For the full operative technique of ureteroureterostomy, ureteroneocystostomy, and the psoas hitch, see the Ureteral Reconstruction procedure page.
Ureteroenteric Anastomotic Stricture
Strictures occur in 3–25% after continent diversion, most within 2 years. Risk rises with the dissection technique, bowel segment, anastomosis type, and side — higher on the left (the left ureter passes under the sigmoid mesentery and may angulate at the IMA); a refluxing anastomosis lowers the stricture risk and is preferred for continent reservoirs. Chronic non-obstructive hydronephrosis is common, so a fall in function or loss of reflux on loopogram should prompt diuretic renography. Endourologic management (long-term patency ~50%) is used first, reserving surgery for failures and strictures >1 cm; antegrade access is preferred (unlike de novo ureteral strictures). Endourologic success is far lower for left-sided strictures (19% vs 41% right) and for strictures >1 cm (6% vs 50%) — favouring primary repair on the left.
Retrocaval Ureter
A retrocaval (circumcaval) ureter passes behind the IVC, producing a characteristic S-shaped/"fish-hook" course and right-sided obstruction.
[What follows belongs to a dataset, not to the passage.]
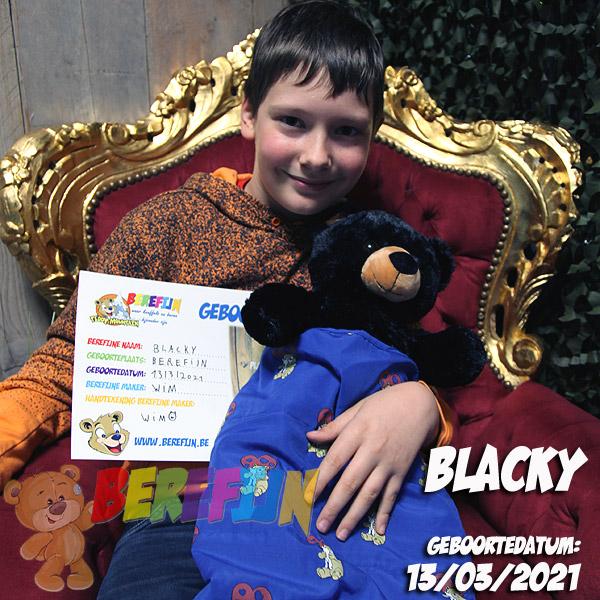 Berefijn knuffeldier Benjamin – build a bear - teddybeer - Teddy Mountain - Lier - beer - black bear - slaapzak - DIY - knuffelbeer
It results from persistence of the posterior cardinal vein (which normally regresses, with the subcardinal vein becoming the infrarenal IVC). (The source cross-references the pediatric ureteral-anomalies chapter; the embryologic cause is added here from standard teaching.)
Retroperitoneal Fibrosis
Retroperitoneal fibrosis (RPF) is an inflammatory, fibrotic process that compresses the retroperitoneal structures, including the ureters. The mass typically centres on the distal aorta at L4–L5 and wraps around the ureters, causing hydronephrosis by extrinsic compression or by interfering with ureteral peristalsis.
Background and Etiology
- Idiopathic (70%) — associated with chronic aortitis.
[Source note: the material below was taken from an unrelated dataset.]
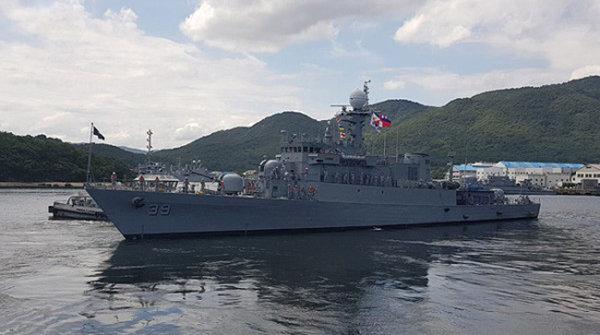 필리핀은 방공호위함으로 우리나라 현대중공업의 2800t급 호위함인 호세 리잘급을 2척 구입한 바 있다.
- Identifiable cause (30%) — most notably medications: methysergide (and other ergot alkaloids), β-blockers, and phenacetin.
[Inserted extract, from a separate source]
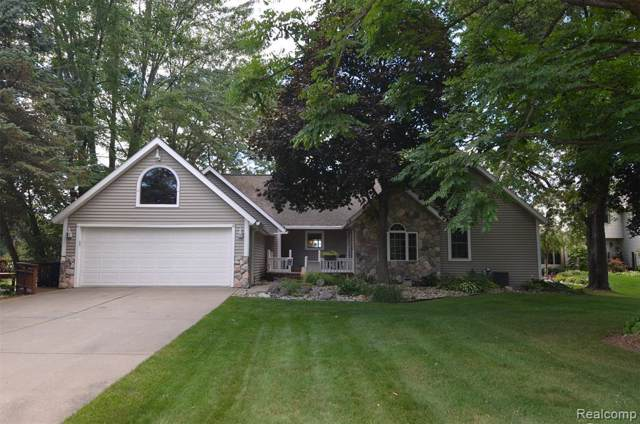 9320 Hills Cove Dr, Goodrich, MI 48438 (MLS #R219091626) :: The Toth Team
The pathogenesis is unknown but appears autoimmune.
Diagnosis and Evaluation
Symptoms and signs are usually non-specific. Labs may show an elevated ESR and CRP, moderate leukocytosis, anaemia, and variable renal insufficiency with electrolyte abnormalities. Although most patients with malignant RPF have a prior cancer history, a thorough work-up for occult malignancy is essential — the most common malignancy in RPF is lymphoma.
Management
- Decompression — patients with hydronephrosis and uraemia need emergent decompression by nephrostomy or stent. Stent placement is usually straightforward in RPF and allows retrograde pyelography and internal drainage; a nephrostomy is favoured in the critically ill patient with electrolyte derangement and little urine output. Monitor for post-obstructive diuresis afterward.
- Medications — steroids are the primary medical therapy, and patients with active inflammation (raised ESR/CRP/leukocytosis or active inflammation on biopsy) respond best. Immunosuppressants (azathioprine, mycophenolate, cyclosporine, cyclophosphamide, colchicine) are reserved for steroid failure — relapse during steroid taper is as high as 50%. Other agents include medroxyprogesterone, progesterone, and particularly tamoxifen.
- Ureterolysis — performed open or laparoscopically. Because the process is generally bilateral (even when hydronephrosis appears unilateral), bilateral ureterolysis is usually required, with the ureters protected by intraperitonealisation or omental wrapping; if ureterolysis is not feasible, renal autotransplantation is an option.